Small cap stocks overran large cap stocks by 73 percentage points.
Value-priced stocks have left traditionally strong growth stocks, in industries such as technology and health care, in the dust, beating them by 59 percentage points.
High-yield bonds outpaced treasury bonds by 37 percentage points, a landslide in bond market terms.
But times are changing, Weiss said, and people of wealth who want to hang onto their money must change with the market.
"If you made a lot of money this way, my message to you now is, 'Switch gears,'" Weiss said. "Each of these trends should reverse."
Weiss instructed high net worth Business Bank of Nevada clients what changes to make in their portfolios during a May 1 luncheon at the Panevino restaurant on Via Anthony Avenue. Beverly Hills, Calif.-based City National Bank recently acquired Business Bank and is planning further expansion into the Las Vegas Valley.
Weiss explained that the U.S. economy fluctuates in 10- to 12-year cycles.

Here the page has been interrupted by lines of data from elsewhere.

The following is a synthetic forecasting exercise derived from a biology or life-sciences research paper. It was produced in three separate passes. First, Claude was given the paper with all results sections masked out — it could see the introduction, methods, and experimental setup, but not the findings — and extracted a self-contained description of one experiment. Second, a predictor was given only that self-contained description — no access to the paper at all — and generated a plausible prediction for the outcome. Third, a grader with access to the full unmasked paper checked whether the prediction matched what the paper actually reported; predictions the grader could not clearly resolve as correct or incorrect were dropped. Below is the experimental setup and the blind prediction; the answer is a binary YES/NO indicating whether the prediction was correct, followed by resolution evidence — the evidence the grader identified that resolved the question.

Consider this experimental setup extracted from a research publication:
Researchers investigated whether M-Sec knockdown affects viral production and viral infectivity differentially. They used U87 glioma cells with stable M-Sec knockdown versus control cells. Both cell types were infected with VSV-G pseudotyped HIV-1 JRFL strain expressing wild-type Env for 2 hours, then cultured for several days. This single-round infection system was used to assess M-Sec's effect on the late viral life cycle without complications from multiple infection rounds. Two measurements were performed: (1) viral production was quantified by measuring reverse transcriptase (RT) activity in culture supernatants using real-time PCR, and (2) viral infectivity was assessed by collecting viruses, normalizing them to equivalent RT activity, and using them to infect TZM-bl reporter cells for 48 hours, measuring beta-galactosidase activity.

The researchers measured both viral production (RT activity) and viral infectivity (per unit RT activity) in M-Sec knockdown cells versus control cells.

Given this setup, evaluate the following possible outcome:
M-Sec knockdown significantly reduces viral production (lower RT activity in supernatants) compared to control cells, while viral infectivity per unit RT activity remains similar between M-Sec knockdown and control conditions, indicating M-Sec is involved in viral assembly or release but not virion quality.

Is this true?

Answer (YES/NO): NO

The last economic dip took place in 2001, followed by an upswing. But the economy is on its way into another valley, and investors should prepare.
Growth in real gross domestic product will dip to 2 percent this year, down from more than 3 percent in 2006.
"Where are we now? Past the peak and on the down slope," Wiess said. "Whatever has just done well over an economic recovery are not the same things that do well on a down slope."
Although he stressed that economists were not predicting recession in 2007, he said the financial outlook for 2008 is still unclear.
And although the stock market is currently doing well, he said defensive stocks that do well in recession, like utilities and basic materials, are performing. Technology and financial stocks are currently performing poorly, he said.
"It's actually forecasting a slowdown. It's confirming what we already know," Weiss said. "But it doesn't matter from an investment standpoint."
Therefore 2007 will be all about reining in risk.
Weiss advised investors to put their money in safe asset classes, although never cash, which consistently underperforms a well-rounded, diversified portfolio.
A diversified portfolio, he said, always performs well, although not phenomenally well or phenomenally badly, during recession or growth periods.
Move money to large cap stocks. Although small cap stocks outperformed large caps in the first quarter of 2006, large caps did better for the next three quarters and will continue to do so in 2007.
Weiss also said the much-touted, developing "BRIC" countries - Brazil, Russia, India and China - are no longer good investment bets.
"When they give it an acronym, get the hell out," he quipped. "When it's on the cover of Newsweek and morons like my brother read it, get out."
He also advised against investing in lower rated credit.
"Now is not the time to take on credit risk," he said, referring to bonds with lower investment grades. Currently those bonds are not paying high enough returns to make the risky investment worth it, he said.
But most importantly, diversify.
"Now is always the most difficult time to invest," Weiss said.